The next big thing is author gender. Anyone who's been paying any attention to by blog will not be surprised to see that the majority of my reviews (two thirds) were of books authored by women. What might be surprising is to learn that this is actually quite a drop from 2013 (82%) and 2012 (83%). This wasn't a conscious shift and I'm not entirely sure what caused it. More male-authored books grabbed my attention? The way the review copy distribution happened to fall? A product of my trying to branch out into new author land? Probably contributions from all of those factors and others I haven't thought of. It will be interesting to see how this shifts in 2015.



The genre distribution of my reading is not something that has changed significantly since 2013. Comparing 2014 to 2012, however, there is significant growth in the Horror and Other wedges. The first seems pretty obviously due to my starting an Aus Horror Reading Challenge and the latter I would put down to being exposed to more books, mainly through the AWW Challenge, but also through just existing as a blogger.



The distribution of publication years of books read is a bit heavily skewed towards books published in 2014. This is absolutely a direct consequence of book blogging and receiving new books for review, usually before they come out. The number on the y-axis of the bar graph is number of books, by the way, which is almost the percentage since I read 102 books. I would like to catch up on older books more than I have been in the future. On the one hand, there does come a point where one catches up with favourite authors' backlists... on the other hand I'm not there yet for a lot of authors (but I am for others, which actually means some of my favourite authors haven't been reviewed very much on my blog).
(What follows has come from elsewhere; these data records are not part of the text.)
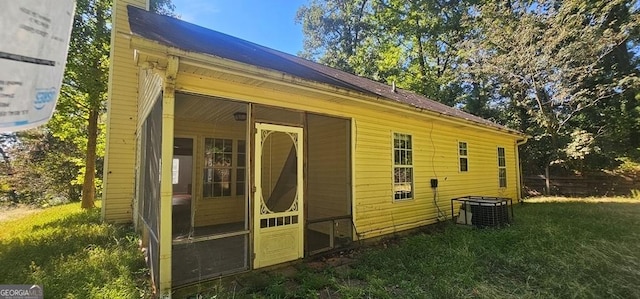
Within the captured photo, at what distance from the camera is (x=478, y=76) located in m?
17.7

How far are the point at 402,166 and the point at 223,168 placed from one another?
177 inches

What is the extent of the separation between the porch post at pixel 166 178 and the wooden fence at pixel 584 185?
18.0m

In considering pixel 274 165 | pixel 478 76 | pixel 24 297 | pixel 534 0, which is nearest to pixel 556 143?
pixel 478 76

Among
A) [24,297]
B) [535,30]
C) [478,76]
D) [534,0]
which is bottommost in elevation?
[24,297]

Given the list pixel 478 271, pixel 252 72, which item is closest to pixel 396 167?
pixel 478 271

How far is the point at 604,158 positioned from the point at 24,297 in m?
20.9

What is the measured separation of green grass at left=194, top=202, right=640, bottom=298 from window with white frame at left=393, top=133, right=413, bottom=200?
992mm

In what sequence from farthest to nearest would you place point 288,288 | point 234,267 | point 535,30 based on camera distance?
point 535,30, point 234,267, point 288,288

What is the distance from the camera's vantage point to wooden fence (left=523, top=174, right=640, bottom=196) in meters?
14.7

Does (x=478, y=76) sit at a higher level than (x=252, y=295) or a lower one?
higher

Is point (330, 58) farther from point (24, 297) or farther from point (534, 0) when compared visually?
Result: point (24, 297)

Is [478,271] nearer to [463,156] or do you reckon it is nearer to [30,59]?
[30,59]

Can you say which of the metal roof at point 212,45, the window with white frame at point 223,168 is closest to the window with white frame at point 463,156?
the metal roof at point 212,45

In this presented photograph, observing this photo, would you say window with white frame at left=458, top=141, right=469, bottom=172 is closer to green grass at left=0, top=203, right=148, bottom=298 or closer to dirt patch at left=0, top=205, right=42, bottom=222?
green grass at left=0, top=203, right=148, bottom=298
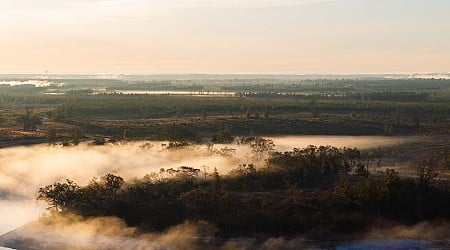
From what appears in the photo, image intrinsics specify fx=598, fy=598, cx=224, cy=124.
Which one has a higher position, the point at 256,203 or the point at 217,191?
the point at 217,191

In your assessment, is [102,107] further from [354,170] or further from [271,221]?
[271,221]

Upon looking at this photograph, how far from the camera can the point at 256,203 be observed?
176 feet

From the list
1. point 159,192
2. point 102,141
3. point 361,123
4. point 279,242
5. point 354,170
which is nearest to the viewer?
point 279,242

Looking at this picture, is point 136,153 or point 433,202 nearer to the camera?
point 433,202

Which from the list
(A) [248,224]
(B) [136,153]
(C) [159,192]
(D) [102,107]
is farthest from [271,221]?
(D) [102,107]

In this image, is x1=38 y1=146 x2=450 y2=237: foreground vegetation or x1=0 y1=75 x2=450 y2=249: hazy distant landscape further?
x1=38 y1=146 x2=450 y2=237: foreground vegetation

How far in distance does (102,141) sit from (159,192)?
1645 inches

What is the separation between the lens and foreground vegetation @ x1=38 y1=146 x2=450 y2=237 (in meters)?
49.2

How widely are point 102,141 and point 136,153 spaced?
40.8 feet

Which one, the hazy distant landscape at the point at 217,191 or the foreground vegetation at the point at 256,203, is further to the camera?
the foreground vegetation at the point at 256,203

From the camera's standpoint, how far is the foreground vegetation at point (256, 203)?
49.2 meters

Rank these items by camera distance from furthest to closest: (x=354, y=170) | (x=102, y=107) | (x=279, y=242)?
(x=102, y=107) → (x=354, y=170) → (x=279, y=242)

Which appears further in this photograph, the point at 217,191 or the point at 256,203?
the point at 217,191

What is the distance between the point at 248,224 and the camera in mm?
48906
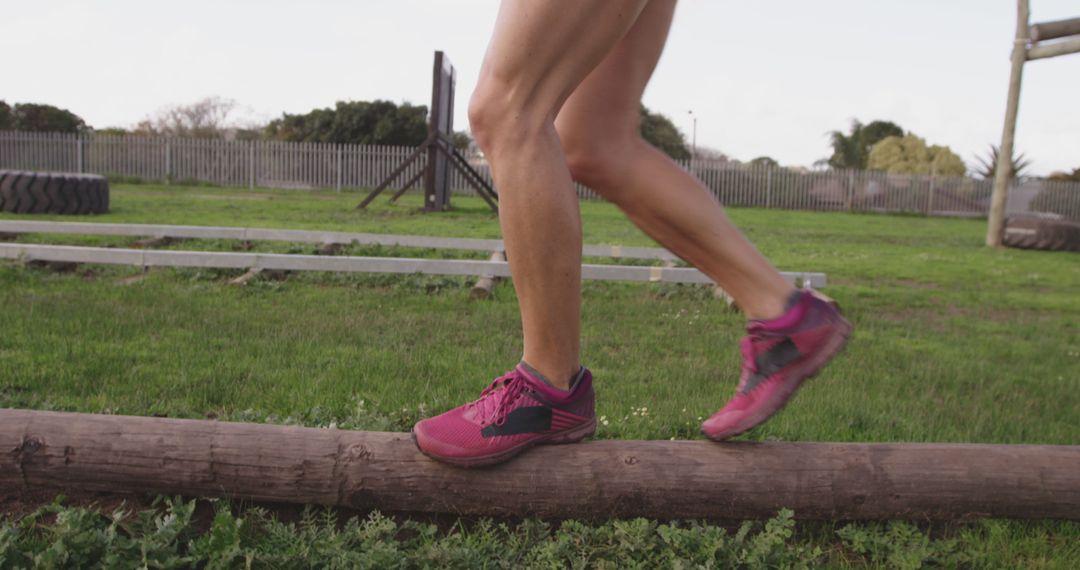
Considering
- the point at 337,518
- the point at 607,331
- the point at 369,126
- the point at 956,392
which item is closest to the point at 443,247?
the point at 607,331

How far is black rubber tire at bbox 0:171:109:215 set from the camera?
1103cm

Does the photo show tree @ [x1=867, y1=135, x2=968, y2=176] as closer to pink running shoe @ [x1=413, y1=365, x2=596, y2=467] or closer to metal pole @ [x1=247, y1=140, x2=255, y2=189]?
metal pole @ [x1=247, y1=140, x2=255, y2=189]

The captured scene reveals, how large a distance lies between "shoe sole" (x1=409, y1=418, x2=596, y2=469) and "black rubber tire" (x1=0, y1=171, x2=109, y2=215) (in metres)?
10.9

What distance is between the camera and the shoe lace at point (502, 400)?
199 cm

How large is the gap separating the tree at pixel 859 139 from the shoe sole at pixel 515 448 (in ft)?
155

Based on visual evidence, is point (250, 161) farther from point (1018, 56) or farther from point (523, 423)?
point (523, 423)

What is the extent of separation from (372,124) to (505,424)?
33.9m

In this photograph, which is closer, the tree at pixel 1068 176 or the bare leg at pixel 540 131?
the bare leg at pixel 540 131

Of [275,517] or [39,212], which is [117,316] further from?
[39,212]

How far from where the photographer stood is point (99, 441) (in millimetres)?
1984

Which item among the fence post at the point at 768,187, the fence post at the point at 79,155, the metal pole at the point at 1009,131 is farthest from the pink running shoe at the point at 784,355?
the fence post at the point at 79,155

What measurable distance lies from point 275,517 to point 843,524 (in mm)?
1326

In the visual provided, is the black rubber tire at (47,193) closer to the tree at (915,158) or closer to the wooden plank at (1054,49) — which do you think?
the wooden plank at (1054,49)

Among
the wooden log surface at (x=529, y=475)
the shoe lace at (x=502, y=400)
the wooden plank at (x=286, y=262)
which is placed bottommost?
the wooden log surface at (x=529, y=475)
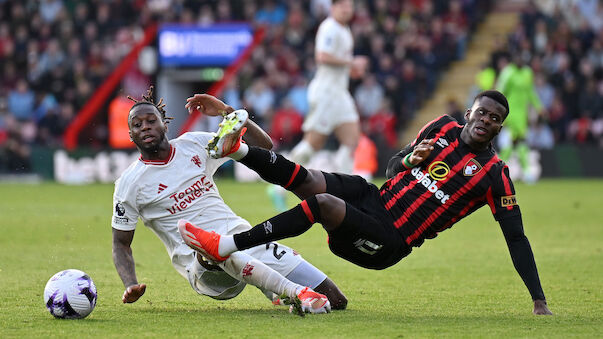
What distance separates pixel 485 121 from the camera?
256 inches

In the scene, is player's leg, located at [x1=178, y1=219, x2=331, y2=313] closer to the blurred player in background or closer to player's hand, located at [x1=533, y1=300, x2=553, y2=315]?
player's hand, located at [x1=533, y1=300, x2=553, y2=315]

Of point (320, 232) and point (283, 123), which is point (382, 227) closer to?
point (320, 232)

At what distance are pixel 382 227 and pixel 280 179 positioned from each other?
0.77m

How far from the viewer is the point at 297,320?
19.7 ft

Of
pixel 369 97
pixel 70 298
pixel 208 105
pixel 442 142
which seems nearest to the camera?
pixel 70 298

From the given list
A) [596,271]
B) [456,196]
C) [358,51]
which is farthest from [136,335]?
[358,51]

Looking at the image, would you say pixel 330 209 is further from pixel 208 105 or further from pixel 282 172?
pixel 208 105

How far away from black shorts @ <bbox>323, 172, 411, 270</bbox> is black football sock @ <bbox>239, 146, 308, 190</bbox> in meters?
0.24

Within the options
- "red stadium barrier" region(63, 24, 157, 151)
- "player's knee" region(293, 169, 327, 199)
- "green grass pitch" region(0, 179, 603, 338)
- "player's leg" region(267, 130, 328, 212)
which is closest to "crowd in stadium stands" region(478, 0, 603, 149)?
"green grass pitch" region(0, 179, 603, 338)

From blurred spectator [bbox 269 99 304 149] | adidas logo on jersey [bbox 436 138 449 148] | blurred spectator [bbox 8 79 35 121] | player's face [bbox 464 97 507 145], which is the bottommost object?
blurred spectator [bbox 8 79 35 121]

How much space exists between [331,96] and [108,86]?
13119mm

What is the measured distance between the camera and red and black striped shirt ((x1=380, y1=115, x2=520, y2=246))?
6453 millimetres

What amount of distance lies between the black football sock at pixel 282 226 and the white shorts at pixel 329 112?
7.64 metres

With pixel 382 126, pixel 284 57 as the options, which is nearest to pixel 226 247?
pixel 382 126
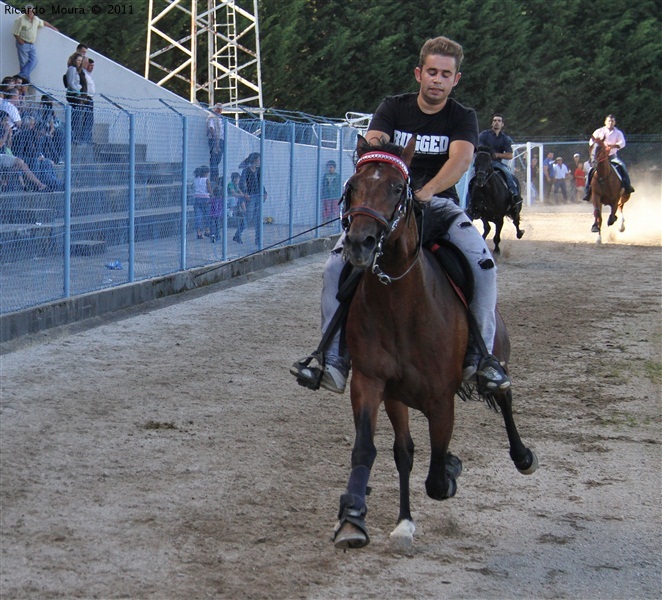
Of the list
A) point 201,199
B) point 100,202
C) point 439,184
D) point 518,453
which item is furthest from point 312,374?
point 201,199

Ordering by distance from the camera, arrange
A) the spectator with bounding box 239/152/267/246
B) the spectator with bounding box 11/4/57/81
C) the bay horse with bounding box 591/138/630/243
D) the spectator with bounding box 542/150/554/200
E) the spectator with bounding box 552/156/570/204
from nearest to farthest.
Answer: the spectator with bounding box 239/152/267/246 < the spectator with bounding box 11/4/57/81 < the bay horse with bounding box 591/138/630/243 < the spectator with bounding box 552/156/570/204 < the spectator with bounding box 542/150/554/200

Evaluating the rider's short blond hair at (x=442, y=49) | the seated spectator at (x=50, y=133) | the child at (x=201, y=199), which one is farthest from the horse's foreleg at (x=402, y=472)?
the child at (x=201, y=199)

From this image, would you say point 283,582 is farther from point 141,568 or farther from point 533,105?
point 533,105

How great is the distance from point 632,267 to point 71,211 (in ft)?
35.3

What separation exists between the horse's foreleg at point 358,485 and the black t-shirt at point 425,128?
1393 mm

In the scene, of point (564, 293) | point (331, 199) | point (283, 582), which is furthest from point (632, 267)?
point (283, 582)

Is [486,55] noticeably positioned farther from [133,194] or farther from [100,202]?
[100,202]

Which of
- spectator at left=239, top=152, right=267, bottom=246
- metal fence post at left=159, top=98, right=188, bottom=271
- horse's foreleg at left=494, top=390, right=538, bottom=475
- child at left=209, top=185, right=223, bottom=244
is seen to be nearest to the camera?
horse's foreleg at left=494, top=390, right=538, bottom=475

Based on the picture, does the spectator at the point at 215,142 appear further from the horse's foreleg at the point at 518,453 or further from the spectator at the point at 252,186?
the horse's foreleg at the point at 518,453

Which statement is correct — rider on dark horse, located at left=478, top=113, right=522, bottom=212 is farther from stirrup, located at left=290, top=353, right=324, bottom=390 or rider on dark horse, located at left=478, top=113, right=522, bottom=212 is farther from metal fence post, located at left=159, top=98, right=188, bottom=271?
stirrup, located at left=290, top=353, right=324, bottom=390

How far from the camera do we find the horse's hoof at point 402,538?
17.5ft

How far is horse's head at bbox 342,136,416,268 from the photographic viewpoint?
4.50 meters

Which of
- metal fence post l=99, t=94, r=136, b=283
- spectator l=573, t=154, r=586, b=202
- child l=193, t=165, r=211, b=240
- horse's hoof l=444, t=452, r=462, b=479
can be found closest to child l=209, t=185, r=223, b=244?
child l=193, t=165, r=211, b=240

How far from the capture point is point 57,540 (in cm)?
528
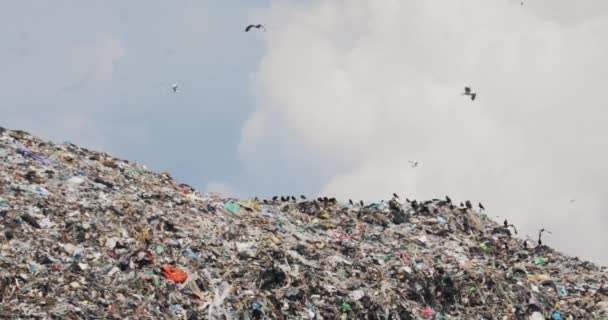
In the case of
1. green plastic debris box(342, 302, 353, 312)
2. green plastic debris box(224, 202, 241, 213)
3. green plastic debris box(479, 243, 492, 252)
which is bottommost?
green plastic debris box(342, 302, 353, 312)

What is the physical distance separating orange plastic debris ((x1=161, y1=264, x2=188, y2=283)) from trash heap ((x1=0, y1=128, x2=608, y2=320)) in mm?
14

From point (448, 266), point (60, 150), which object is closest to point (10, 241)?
point (60, 150)

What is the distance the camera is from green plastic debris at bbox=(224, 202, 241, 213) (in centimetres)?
1439

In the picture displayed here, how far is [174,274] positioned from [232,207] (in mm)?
3923

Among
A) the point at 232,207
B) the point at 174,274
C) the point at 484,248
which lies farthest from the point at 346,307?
the point at 484,248

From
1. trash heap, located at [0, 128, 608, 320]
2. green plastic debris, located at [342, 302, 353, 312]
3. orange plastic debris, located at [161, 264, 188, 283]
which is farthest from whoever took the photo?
green plastic debris, located at [342, 302, 353, 312]

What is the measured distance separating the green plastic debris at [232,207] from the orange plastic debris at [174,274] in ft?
11.4

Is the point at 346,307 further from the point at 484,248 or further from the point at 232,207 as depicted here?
the point at 484,248

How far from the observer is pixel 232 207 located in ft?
47.9

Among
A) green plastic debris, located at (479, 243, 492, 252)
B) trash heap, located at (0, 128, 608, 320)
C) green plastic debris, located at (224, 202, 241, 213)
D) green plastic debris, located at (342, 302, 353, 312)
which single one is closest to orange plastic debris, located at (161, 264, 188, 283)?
trash heap, located at (0, 128, 608, 320)

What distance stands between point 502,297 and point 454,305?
0.84 m

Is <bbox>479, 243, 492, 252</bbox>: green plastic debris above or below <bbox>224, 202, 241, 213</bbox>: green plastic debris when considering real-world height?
above

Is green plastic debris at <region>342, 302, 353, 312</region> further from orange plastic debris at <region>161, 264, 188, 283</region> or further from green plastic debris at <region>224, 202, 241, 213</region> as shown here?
green plastic debris at <region>224, 202, 241, 213</region>

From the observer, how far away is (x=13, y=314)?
9086mm
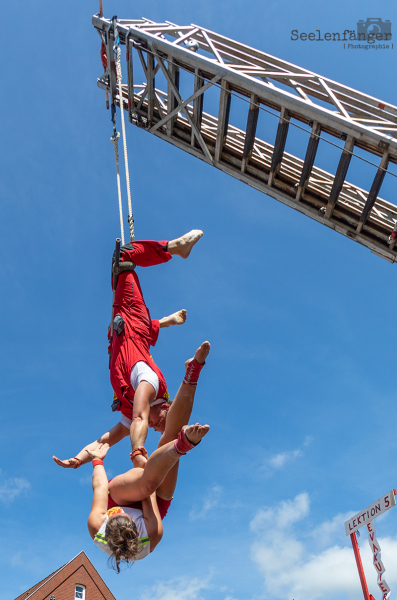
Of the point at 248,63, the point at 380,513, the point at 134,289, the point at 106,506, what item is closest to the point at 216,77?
the point at 248,63

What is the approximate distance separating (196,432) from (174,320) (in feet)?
10.7

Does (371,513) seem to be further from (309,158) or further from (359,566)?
(309,158)

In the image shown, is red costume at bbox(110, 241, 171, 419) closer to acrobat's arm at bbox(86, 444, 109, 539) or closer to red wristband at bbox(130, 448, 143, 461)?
red wristband at bbox(130, 448, 143, 461)

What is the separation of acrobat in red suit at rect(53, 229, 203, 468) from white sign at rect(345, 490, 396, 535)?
219 inches

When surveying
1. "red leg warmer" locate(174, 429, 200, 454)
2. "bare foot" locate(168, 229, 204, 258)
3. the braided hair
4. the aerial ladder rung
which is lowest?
the braided hair

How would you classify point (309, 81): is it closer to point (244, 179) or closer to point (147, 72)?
point (244, 179)

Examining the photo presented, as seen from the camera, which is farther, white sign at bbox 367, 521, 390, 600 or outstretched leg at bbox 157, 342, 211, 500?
white sign at bbox 367, 521, 390, 600

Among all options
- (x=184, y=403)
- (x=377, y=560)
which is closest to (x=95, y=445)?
(x=184, y=403)

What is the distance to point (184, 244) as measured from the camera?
17.9 ft

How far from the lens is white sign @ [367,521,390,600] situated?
26.4 ft

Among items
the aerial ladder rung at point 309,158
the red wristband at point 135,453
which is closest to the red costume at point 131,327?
the red wristband at point 135,453

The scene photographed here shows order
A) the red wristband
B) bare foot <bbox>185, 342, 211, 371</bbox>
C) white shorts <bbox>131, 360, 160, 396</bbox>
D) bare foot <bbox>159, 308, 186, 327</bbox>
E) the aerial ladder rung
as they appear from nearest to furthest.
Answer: bare foot <bbox>185, 342, 211, 371</bbox>
the red wristband
white shorts <bbox>131, 360, 160, 396</bbox>
the aerial ladder rung
bare foot <bbox>159, 308, 186, 327</bbox>

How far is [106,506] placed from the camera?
372cm

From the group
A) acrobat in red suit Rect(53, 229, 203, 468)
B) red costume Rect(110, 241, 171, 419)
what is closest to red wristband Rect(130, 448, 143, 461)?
acrobat in red suit Rect(53, 229, 203, 468)
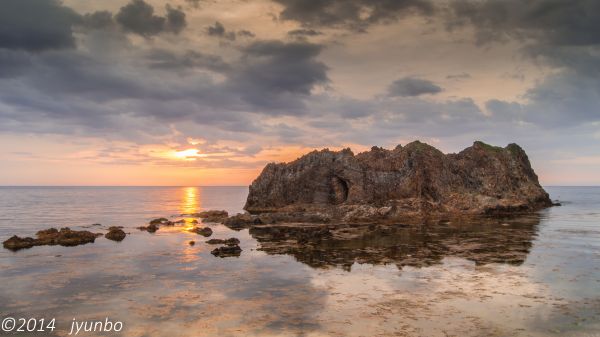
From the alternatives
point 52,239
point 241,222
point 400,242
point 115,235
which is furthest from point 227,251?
point 241,222

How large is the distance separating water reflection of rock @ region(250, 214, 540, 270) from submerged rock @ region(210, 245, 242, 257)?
3.11 m

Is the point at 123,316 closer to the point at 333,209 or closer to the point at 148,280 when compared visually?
the point at 148,280

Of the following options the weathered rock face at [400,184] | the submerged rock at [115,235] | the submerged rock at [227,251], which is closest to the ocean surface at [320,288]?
the submerged rock at [227,251]

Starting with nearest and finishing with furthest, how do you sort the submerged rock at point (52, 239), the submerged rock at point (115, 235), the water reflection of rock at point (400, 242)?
the water reflection of rock at point (400, 242) → the submerged rock at point (52, 239) → the submerged rock at point (115, 235)

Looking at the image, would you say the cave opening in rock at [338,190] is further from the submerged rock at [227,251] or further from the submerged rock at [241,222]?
the submerged rock at [227,251]

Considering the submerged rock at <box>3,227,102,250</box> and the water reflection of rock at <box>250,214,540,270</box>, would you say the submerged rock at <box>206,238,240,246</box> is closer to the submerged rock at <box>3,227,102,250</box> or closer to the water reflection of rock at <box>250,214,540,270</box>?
the water reflection of rock at <box>250,214,540,270</box>

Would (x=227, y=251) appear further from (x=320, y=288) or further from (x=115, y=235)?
(x=115, y=235)

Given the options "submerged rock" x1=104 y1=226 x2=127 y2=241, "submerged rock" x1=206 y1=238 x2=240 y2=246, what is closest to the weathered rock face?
"submerged rock" x1=206 y1=238 x2=240 y2=246

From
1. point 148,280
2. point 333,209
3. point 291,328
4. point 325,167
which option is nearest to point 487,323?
point 291,328

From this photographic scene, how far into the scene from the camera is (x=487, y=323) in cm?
1914

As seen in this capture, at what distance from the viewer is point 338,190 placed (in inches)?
3649

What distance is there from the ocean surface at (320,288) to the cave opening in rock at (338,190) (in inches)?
1853

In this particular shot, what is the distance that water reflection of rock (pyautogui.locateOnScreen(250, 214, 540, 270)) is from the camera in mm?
35156

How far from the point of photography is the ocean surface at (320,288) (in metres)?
19.2
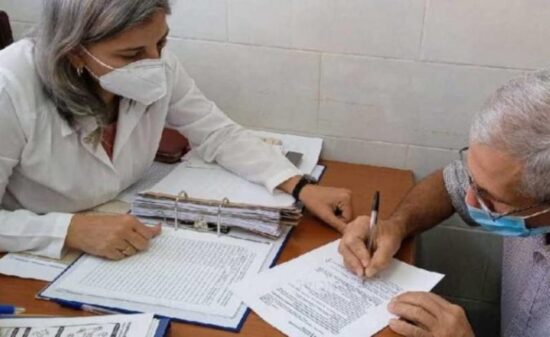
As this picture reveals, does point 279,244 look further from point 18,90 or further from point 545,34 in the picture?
point 545,34

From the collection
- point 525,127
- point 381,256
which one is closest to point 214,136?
point 381,256

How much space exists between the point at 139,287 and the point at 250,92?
0.83 metres

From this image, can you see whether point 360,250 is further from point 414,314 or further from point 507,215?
point 507,215

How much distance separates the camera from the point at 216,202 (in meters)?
1.39

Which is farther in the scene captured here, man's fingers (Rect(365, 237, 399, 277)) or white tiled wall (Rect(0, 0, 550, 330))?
white tiled wall (Rect(0, 0, 550, 330))

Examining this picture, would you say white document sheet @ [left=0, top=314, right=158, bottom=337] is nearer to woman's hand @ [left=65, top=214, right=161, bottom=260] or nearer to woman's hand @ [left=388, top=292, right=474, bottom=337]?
woman's hand @ [left=65, top=214, right=161, bottom=260]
I don't have 2013 or 2012 data to compare with this (and can't be bothered creating it), but let's see how this changes in 2015.



Next up is ratings, as in, the star ratings I allocate books. I give the majority of books 4 of 4.5 stars, which shouldn't be surprising. I am more likely to read books I expect to enjoy. This is pretty similar to the distribution in 2012. 2013 seems to have been aberrant with my 4.5 star ratings expanding to 44% of all books read and more 3 star ratings as well (11%). Not sure what happened there. The lack of unfinished books in 2014 is more a case of my not writing them down than their non-existence. I kept thinking I would get around to finishing them even as the year drew to a close. Oops?




Last thing is the number of books I read per month. Interesting that 3 out of the 4 the lowest months were months during which I travelled recreationally. And in the fourth month I had builders impinging strongly on my sanity. It would seem that work trips limit my reading less than holiday trips (not surprising since I tend to sit alone in my hotel room reading when I'm on a work trip, so...). The elevated number in July is from reading 3 volumes of Saga that month. This is another thing I don't have older data for, but it will be interesting to see how it changes.